Энергетика истории. Этнополитическое исследование. Теория этногенеза - Павел Кочемаров
Шрифт:
Интервал:
Закладка:
Противоположность «лингвистического» национализма этносу замечена и на Западе: «Чем меньшее значение ему (языку) придавалось, тем крепче было коллективное самосознание людей» (Э. Хобсбаум). Среди крестьянства, главного носителя этнического чувства, этот буржуазный лингвистический национализм распространяется позднее и труднее всего.

> [ПРИВЕДЁННЫЕ ЗАПИСИ]:
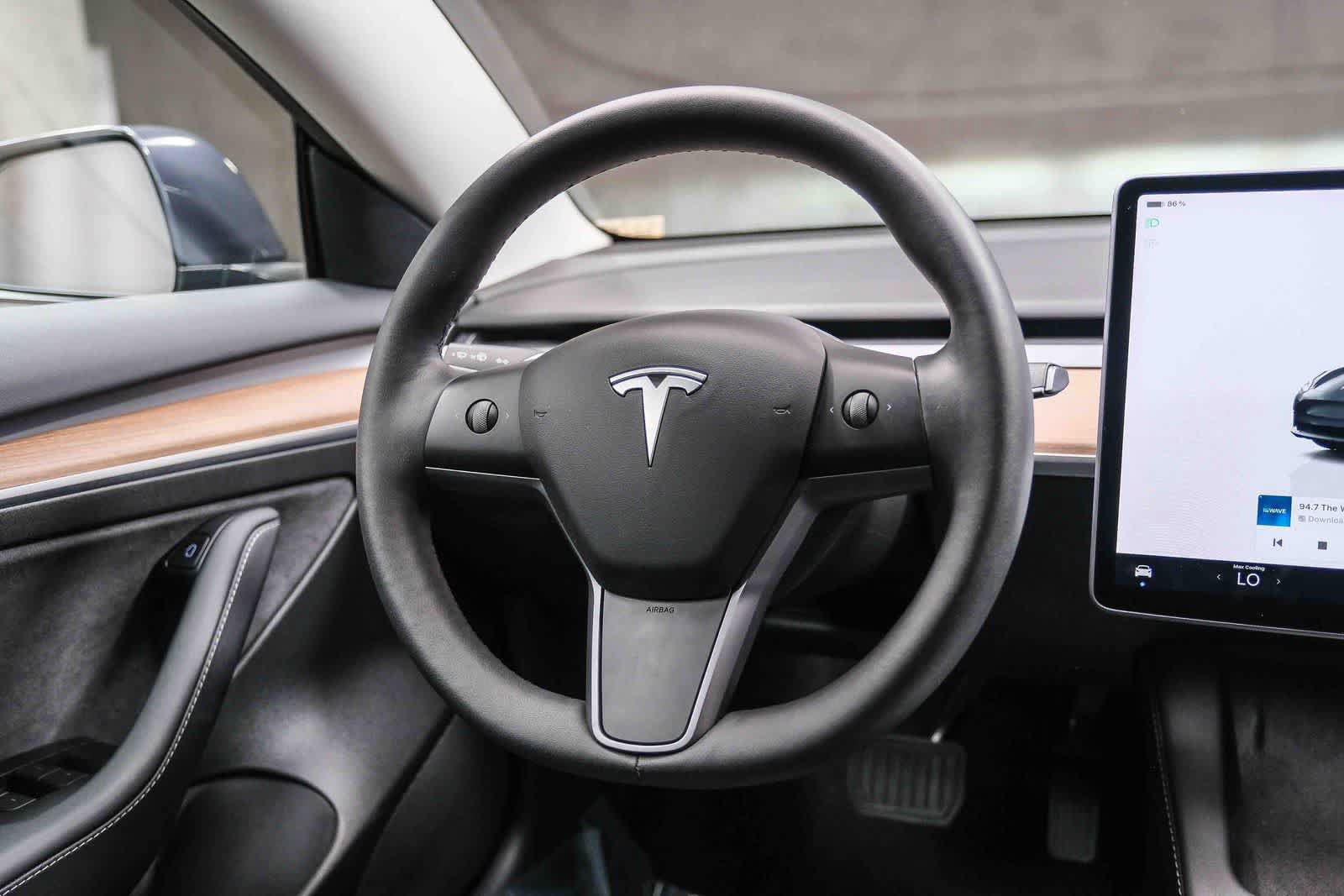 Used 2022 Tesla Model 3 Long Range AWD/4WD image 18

* * *

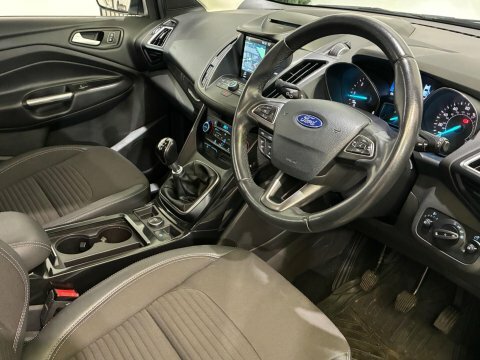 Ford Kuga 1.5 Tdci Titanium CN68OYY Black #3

> [ТРЕБУЕМОЕ ДЕЙСТВИЕ 1]:
Кого фрагмент о лингвистическом национализме называет главным носителем этнического чувства?
> [ТРЕБУЕМОЕ ДЕЙСТВИЕ 2]:
Продолжите фрагмент о лингвистическом национализме и этносе, начиная сразу после его последнего предложения.

> [ПИСЬМЕННЫЙ ОТВЕТ 1]:
Крестьянство.

> [ПИСЬМЕННЫЙ ОТВЕТ 2]:
Буржуазный национализм отстаивает создание отдельного государства для каждого этноса. Однако многие малые этносы могут сохранить своё своеобразие только в безгосударственном состоянии. Организация своего государства для них непосильна и означала бы ликвидацию их своеобразного жизненного уклада, а ведь такое своеобразие и есть главное выражение этнической жизни. Для многих, особенно старых этносов (а молодых сейчас почти не осталось) пребывание в составе большой полиэтнической державы есть условие их долголетия. «Национальная независимость» их быстро доконает, что мы и наблюдаем на примере новых «независимых» государств, образовавшихся на обломках многонациональных федераций. «Национальное возрождение» в некоторых из этих новообразований, которое справедливее назвать национальным вырождением, оставляет впечатление густого безнадёжного маразма.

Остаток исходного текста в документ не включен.